I've been practicing lately flying my Draganfly with a 4oz weight strapped to the bottom so I can get enough flying confidence to finally take some aerial photos with a small digital camera. This is
the main reason I bought my Draganfly in the first place! (Thank you
Clement7 for the payload information.)
I scraped the excellent
www.dpreview.com site's database to find out what are the lightest cameras of all time:
Code:
Mega Empty with
Resolution pixels weight batt.
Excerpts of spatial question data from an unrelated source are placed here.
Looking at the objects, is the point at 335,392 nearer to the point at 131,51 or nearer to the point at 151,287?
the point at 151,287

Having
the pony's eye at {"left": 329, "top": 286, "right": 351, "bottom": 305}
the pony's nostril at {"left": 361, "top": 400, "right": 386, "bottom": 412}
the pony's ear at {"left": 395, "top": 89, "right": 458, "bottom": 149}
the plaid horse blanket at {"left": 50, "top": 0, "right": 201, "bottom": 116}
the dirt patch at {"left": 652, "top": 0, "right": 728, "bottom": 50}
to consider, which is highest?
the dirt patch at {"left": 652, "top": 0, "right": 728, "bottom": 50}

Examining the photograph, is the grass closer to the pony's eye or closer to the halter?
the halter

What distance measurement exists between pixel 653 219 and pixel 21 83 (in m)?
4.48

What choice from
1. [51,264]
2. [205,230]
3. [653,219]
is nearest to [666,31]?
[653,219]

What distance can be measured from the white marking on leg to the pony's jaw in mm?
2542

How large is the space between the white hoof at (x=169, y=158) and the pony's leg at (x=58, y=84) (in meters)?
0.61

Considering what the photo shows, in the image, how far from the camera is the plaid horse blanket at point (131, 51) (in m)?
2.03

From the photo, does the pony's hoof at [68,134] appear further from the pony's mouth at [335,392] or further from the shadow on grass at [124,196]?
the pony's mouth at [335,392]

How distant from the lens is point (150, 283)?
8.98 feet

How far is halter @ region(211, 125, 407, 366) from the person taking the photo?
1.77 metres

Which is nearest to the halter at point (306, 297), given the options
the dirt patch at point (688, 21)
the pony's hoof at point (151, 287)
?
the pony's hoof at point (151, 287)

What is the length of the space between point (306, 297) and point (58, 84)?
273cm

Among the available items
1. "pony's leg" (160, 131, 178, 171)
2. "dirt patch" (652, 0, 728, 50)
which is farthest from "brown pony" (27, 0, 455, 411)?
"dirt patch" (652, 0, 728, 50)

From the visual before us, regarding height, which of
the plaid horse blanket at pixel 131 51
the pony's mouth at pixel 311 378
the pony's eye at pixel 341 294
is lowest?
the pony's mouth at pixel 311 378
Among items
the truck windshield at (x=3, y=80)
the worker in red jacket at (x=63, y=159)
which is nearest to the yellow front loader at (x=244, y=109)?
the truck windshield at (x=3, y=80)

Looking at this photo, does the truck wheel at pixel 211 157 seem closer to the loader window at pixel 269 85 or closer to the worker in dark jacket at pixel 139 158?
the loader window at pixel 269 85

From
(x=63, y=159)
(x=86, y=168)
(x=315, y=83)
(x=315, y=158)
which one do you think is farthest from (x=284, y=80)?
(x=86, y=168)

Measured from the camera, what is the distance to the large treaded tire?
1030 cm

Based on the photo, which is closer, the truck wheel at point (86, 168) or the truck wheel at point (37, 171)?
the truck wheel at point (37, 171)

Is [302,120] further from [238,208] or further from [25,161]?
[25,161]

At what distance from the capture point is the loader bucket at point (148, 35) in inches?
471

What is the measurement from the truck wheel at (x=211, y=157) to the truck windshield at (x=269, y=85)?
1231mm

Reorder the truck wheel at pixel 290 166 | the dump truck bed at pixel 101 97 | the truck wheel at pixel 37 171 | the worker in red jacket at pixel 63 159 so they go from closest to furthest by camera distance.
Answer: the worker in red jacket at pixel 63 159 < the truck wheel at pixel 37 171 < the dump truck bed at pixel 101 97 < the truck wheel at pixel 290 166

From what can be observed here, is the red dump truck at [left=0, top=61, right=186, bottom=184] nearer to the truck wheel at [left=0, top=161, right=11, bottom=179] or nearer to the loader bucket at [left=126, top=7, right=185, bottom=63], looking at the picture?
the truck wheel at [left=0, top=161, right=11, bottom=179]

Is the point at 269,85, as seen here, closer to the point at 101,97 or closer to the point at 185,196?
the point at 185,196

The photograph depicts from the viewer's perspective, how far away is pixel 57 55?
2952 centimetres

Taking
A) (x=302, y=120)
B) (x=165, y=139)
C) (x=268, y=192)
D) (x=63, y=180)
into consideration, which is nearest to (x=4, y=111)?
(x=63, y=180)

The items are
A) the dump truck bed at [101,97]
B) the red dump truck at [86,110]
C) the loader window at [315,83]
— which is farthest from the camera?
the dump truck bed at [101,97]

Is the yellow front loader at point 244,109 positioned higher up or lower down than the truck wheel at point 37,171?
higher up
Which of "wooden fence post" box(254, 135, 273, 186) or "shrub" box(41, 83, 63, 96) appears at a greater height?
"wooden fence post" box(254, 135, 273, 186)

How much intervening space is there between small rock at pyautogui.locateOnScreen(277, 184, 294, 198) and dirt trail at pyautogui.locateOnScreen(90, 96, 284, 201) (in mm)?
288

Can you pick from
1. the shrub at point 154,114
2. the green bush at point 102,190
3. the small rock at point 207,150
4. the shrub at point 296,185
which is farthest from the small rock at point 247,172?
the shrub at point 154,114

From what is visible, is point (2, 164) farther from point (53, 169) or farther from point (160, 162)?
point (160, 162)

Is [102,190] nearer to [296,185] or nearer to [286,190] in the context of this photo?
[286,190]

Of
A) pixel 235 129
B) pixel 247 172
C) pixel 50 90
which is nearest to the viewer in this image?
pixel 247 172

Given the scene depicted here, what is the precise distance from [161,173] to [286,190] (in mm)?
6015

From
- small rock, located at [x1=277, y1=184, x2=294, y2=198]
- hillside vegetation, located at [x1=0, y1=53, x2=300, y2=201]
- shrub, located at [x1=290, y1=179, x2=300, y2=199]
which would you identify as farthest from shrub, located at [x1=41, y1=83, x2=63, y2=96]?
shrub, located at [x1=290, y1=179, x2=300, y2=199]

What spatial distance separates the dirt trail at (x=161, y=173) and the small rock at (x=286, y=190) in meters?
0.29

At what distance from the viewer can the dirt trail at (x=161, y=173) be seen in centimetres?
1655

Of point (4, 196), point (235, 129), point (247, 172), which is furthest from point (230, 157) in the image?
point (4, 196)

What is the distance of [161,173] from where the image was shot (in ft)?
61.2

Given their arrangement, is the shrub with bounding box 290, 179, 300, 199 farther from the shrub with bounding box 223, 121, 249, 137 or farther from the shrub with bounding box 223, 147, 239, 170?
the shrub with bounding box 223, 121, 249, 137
Camera
----------------------------------------------------------
1280x960 1.2 85 ? Casio Exilim EX-S1
1280x960 1.2 85 ? Casio Exilim EX-M1
1600x1200 1.9 79 100 Casio Exilim EX-S20
1600x1200 1.9 80 ? Casio Exilim EX-M20
1600x1200 1.9 88 106 Casio Exilim EX-S2
1600x1200 1.9 90 108 Casio Exilim EX-M2
2048x1536 3.1 72 110 Casio Exilim EX-S3
2048x1536 3.1 98 115 Pentax Optio S
2304x1728 4.0 98 115 Pentax Optio S4
2592x1944 5.0 98 114 Samsung Digimax A503
2816x2112 5.9 100 120 Pentax Optio S6
3072x2304 7.1 100 120 Pentax Optio S7
2816x2112 5.9 110 ? Olympus FE-190
3072x2304 7.1 103 118 Olympus Stylus 710
2592x1944 5.0 105 120 Canon PowerShot SD30 ELPH
3072x2304 7.1 105 120 Canon PowerShot SD40 ELPH
(4 oz is 113.4 grams.)
The old Casio Exilim cameras, while light, seem to take crappy fuzzy camcordery photos from what I've seen.
I think
cre8web uses an Olympus FE-190 and
Clement7 uses the Pentax Optio S7.
The Canon PowerShot ELPH cameras have a fabulous custom timer-shot feature that will avoid my having to wire up my own circuit to repeatedly trigger the shutter. From what I've read, the Canon's custom timer feature instructs the camera to wait up to 10 seconds, then take up to 10 photos at 2 second intervals. Perfect for getting the Draganfly up into the air and taking a bunch of shots.